Silicon Valley Owes Its Success To This Tech Genius You’ve Never Heard Of
Robert Noyce was one of the founders of Silicon Valley
They called Robert Noyce the Mayor of Silicon Valley, but like many in public office, his work wasn’t well known.
Born on this day in 1927, Noyce was responsible for a number of computer firsts: he was instrumental to inventing the microchip, he co-founded Intel and he played an important part in lobbying Washington on behalf of Silicon Valley. All this, and he even mentored Apple founder Steve Jobs, writes Leslie Berlin in The Man Behind the Microchip: Robert Noyce and the Invention of Silicon Valley. Noyce’s work was saluted by a Google Doodle in 2011 with an image of the tiny computer part that has shaped modern life.
“The integrated circuit, better known as the semiconductor chip, has unleashed change comparable to the Industrial Revolution by making the computer revolution and the digital age possible,” writes Saswato R. Das for The New York Times.
Jack Kilby of Texas Instruments invented the first integrated circuit in 1958, he writes, a time when “electronics still meant mostly vacuum tubes.” The problem standing in the way of advancement: the “tyranny of numbers”—that you could only create things up to a certain complexity before there were too many pieces. Kilby’s innovation took all the different parts of a circuit and remade their functions in a single flat block of semiconductor material—in his case, germanium. Six months later, Robert Noyce came up with the same idea. The concept he patented, however, used silicon, which was cheaper and easier to mass manufacture.
Texas Instruments and Fairchild Semiconductor, where Noyce was working, fought in the patent courts for several years. But in 1964, Berlin writes, the patent office split its decision, awarding Kilby the bulk of the claims. It meant that each company needed a license from the other if they wanted to manufacture microchips. They negotiated an agreement, which meant “each side acknowledged the other’s claim to some part of the invention of the integrated circuit,” she wrote.

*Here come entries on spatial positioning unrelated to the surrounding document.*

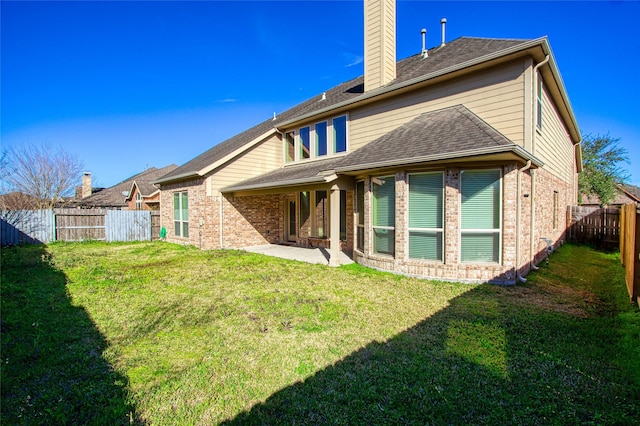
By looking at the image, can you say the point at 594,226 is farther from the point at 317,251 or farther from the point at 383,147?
the point at 317,251

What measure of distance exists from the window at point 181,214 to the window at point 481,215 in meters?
12.3

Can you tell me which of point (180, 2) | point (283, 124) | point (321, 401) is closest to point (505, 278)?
point (321, 401)

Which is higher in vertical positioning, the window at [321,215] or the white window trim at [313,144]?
the white window trim at [313,144]

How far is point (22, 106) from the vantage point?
15352 millimetres

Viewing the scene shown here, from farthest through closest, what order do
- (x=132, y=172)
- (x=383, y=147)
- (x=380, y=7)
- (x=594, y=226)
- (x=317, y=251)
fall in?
(x=132, y=172) < (x=594, y=226) < (x=317, y=251) < (x=380, y=7) < (x=383, y=147)

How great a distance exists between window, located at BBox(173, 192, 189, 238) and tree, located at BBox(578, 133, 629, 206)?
1124 inches

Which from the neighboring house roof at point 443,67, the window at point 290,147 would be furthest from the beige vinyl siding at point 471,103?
the window at point 290,147

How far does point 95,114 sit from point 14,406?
2143 centimetres

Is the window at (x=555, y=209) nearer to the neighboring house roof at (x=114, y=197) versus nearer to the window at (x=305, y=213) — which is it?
the window at (x=305, y=213)

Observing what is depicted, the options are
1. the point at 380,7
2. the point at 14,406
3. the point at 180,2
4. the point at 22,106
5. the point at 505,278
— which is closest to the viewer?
the point at 14,406

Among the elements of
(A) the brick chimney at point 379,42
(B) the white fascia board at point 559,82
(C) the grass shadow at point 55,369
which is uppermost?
(A) the brick chimney at point 379,42

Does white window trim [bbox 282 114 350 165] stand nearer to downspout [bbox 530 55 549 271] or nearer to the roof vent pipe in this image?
→ the roof vent pipe

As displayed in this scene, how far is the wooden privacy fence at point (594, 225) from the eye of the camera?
12406 millimetres

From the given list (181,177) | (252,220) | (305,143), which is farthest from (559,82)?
(181,177)
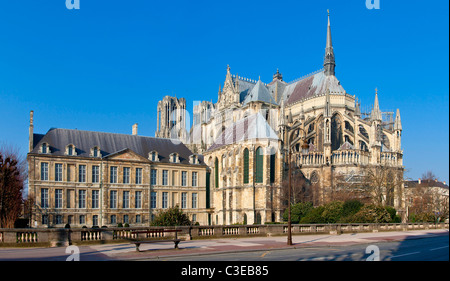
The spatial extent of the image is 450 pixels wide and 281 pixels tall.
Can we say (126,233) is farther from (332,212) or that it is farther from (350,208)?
(350,208)

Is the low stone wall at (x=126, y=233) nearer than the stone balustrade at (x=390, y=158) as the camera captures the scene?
Yes

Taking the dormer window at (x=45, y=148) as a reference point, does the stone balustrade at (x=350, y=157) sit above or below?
below

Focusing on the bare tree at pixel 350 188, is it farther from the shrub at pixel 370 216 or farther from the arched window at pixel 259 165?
the shrub at pixel 370 216

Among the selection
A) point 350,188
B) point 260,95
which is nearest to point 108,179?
point 350,188

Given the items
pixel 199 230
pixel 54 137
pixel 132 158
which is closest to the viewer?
pixel 199 230

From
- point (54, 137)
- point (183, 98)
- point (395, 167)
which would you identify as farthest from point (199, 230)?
point (183, 98)

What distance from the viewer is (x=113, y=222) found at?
4859 cm

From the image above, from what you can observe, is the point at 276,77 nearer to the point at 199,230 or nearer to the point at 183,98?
the point at 183,98

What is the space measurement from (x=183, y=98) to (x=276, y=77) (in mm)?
34347

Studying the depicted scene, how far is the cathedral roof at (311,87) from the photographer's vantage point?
79062 mm

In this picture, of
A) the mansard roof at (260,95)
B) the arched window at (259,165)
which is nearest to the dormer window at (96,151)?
the arched window at (259,165)

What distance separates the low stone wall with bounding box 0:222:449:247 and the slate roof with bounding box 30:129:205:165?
26691 millimetres

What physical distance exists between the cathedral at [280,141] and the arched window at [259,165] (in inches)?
5.1

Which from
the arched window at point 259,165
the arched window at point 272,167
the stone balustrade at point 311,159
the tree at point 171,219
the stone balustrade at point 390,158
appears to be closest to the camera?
the tree at point 171,219
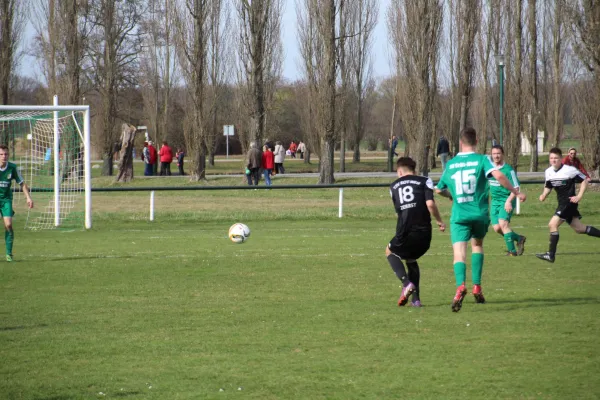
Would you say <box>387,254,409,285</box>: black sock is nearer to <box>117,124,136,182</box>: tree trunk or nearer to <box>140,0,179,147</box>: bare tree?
<box>117,124,136,182</box>: tree trunk

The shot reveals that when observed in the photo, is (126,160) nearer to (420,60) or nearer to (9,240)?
(420,60)

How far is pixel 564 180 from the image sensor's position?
1480 cm

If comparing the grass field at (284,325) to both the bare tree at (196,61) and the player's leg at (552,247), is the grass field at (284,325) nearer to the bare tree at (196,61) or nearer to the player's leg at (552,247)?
the player's leg at (552,247)

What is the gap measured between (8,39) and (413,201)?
31.1 meters

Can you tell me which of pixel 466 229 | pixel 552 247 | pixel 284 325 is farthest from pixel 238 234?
pixel 284 325

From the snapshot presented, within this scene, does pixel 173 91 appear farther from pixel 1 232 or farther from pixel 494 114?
pixel 1 232

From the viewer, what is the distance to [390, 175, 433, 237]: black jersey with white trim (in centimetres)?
956

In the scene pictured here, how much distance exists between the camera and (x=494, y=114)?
5091cm

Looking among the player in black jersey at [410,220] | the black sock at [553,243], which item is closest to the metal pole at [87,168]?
the black sock at [553,243]

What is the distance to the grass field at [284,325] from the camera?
6.38m

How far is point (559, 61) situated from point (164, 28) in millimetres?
25020

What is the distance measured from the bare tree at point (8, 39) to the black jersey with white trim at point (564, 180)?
92.9 feet

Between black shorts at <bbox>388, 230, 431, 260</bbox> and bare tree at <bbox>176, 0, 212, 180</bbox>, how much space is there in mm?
28630

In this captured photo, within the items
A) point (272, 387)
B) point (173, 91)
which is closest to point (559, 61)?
point (173, 91)
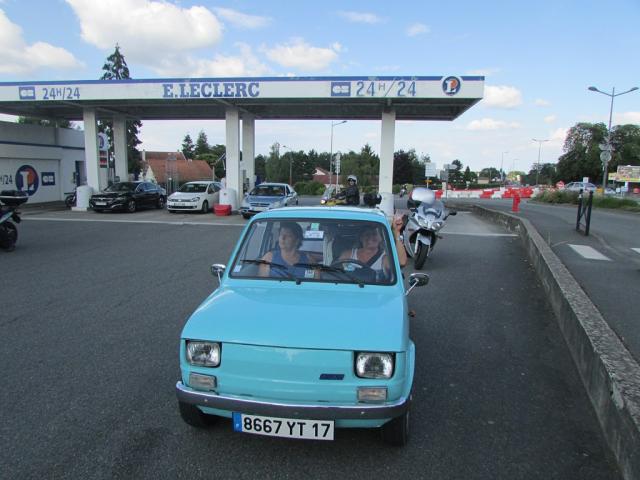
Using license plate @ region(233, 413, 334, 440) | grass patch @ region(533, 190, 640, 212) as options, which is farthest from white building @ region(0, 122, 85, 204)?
grass patch @ region(533, 190, 640, 212)

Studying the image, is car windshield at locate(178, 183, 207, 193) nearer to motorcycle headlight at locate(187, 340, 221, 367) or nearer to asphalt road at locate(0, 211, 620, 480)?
asphalt road at locate(0, 211, 620, 480)

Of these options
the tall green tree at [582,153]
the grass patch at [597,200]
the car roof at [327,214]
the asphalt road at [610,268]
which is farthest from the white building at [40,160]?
the tall green tree at [582,153]

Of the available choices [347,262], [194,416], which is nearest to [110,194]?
[347,262]

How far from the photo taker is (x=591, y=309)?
516 centimetres

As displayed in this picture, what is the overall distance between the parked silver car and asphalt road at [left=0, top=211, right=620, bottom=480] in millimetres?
11386

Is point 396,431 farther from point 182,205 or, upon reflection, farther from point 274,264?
point 182,205

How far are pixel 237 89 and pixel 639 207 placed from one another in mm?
20438

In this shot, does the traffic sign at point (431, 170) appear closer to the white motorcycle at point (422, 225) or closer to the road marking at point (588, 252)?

Noyce was exposed to computer-style thinking early in his career, wrote Constance L. Hays for The New York Times in her 1990 obituary of the Silicon Valley luminary. When he was a physics major at Grinnell College in Iowa, he ad the opportunity to see one of the first transistors in a physics course.
After earning a doctorate in physics from MIT, in 1957 Noyce went on to found the Fairchild Camera and Instruments Corporation’s semiconductor division. While there he did his groundbreaking work on the microchip. But he left with Gordon Moore to found Intel in 1968. The company, which is familiar to most people who own a computer, “grew to become one of the nation’s leading semiconductor companies and a pioneer in the development of memory chips and microprocessors,” Hays wrote. It was because of his wide-reaching involvement that Intel began to call him the “Mayor of Silicon Valley.”
Noyce didn’t stay at Intel, just as he hadn’t stayed at Fairchild Semiconductor or Shockley, the corporation he worked for before. Beginnings fascinated him, Berlin writes. After leaving Intel, he went on to work with young tech entrepreneurs like jobs and to found Sematech, which was and may still be the leading Silicon Valley lobbying group. “He could imagine things few others could see,” she writes.
“In 1965, when push-button telephones were brand new and state-of-the-art computers still filled entire rooms, Noyce predicted that the integrated circuit would lead to ‘portable telephones, personal paging systems, and palm-sized TVs.’”
Noyce was awarded 17 patents in his lifetime, Berlin writes. If he wasn’t part of Jack Kilby’s 1921 Nobel Prize win for the integrated circuit, he was there in spirit. And he helped shape both the careers of tech innovators like Jobs and, with Sematech, the political climate in which their innovations were received. His may not be a household name, but he had a memorable life.